The new Burke–Tarr Stadium was erected within nine months of the original's demolition, and was dedicated on October 22, 2005 during Homecoming festivities as the Eagles defeated Lenoir–Rhyne, 33-6. The facility's main stands consist primarily of steel and aluminum, as concrete prices at the time of construction made it impossible to afford a concrete structure. The metal design allowed for four additional entrances to the main stands via stairwells from the ground level, in addition to the entrances on either end of the stadium. The stands contain press box supported by two steel and brick columns, leaving a great deal of space underneath for concessions stands, merchandise booths, and restroom facilities.

Although the new stadium incorporated the visiting side bleachers from the original stadium (erected much later on in the facility's life) a late donation by a local businessman enabled the college to replace the Bermuda grass field with FieldTurf, a modern artificial surface that is largely similar to grass. The playing field was named for legendary C-N football coach Roy Harmon. The full stadium name is Roy Harmon field at Burke–Tarr Stadium.

Due to the proximity of the Carson-Newman baseball complex, a nearby road, and the space needed for the operations center, the stadium was unable to hold a regulation track, so none was installed. In July 2006, construction began on the football operations center, as well as the completion of the brick fencing in the North end zone and around the visiting side's bleachers. The operations facility was completed in time for the 2008 season, though there is no word on the indoor practice facility funding.
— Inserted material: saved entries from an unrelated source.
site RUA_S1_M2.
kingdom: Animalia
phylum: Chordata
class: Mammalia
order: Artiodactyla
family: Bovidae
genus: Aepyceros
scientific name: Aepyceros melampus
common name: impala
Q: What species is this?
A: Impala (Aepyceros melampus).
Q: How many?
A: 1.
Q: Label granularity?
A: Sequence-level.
The Eagles completed the 2006 season with an 8-3 record, and ran their record at the new Burke–Tarr Stadium to 7-0. In the 2007 season, the Eagles extended their winning streak at the new stadium to ten games, but suffered their first loss on October 13, 2007 against Catawba College, 55-49. The 2008 season saw the Eagles drop a non-conference home game to the University of North Alabama 20-13 on September 4. Their record at the new stadium now stands at 15-2.

==Eagles' success==
From 1967 to 2004, the Eagles compiled a 192-37-2 record at the original stadium, which hosted three of the team's five NAIA National Football Championship victories in 1986, 1988, and 1989. After the team moved to NCAA Division II in the early 1990s, the team ran off a home winning streak that stretched from a 62-31 loss to New Haven in 1993, to a 38-28 loss to conference foe Presbyterian on October 6, 2001, a span of 36 regular season games; Northern Colorado defeated the Eagles, 30-29, in a Division II semi-final game in 1997. Since that loss, the Eagles have run off another 22-game home winning streak, discounting a 2005 loss at Jefferson County High School, including two playoff games against Fayetteville State. Since moving up in classification, the Eagles are 63-2 at Burke–Tarr Stadium.

Much of the success at the stadium has come under the coaching era of Ken Sparks, who ranks fourth in most wins among active NCAA coaches.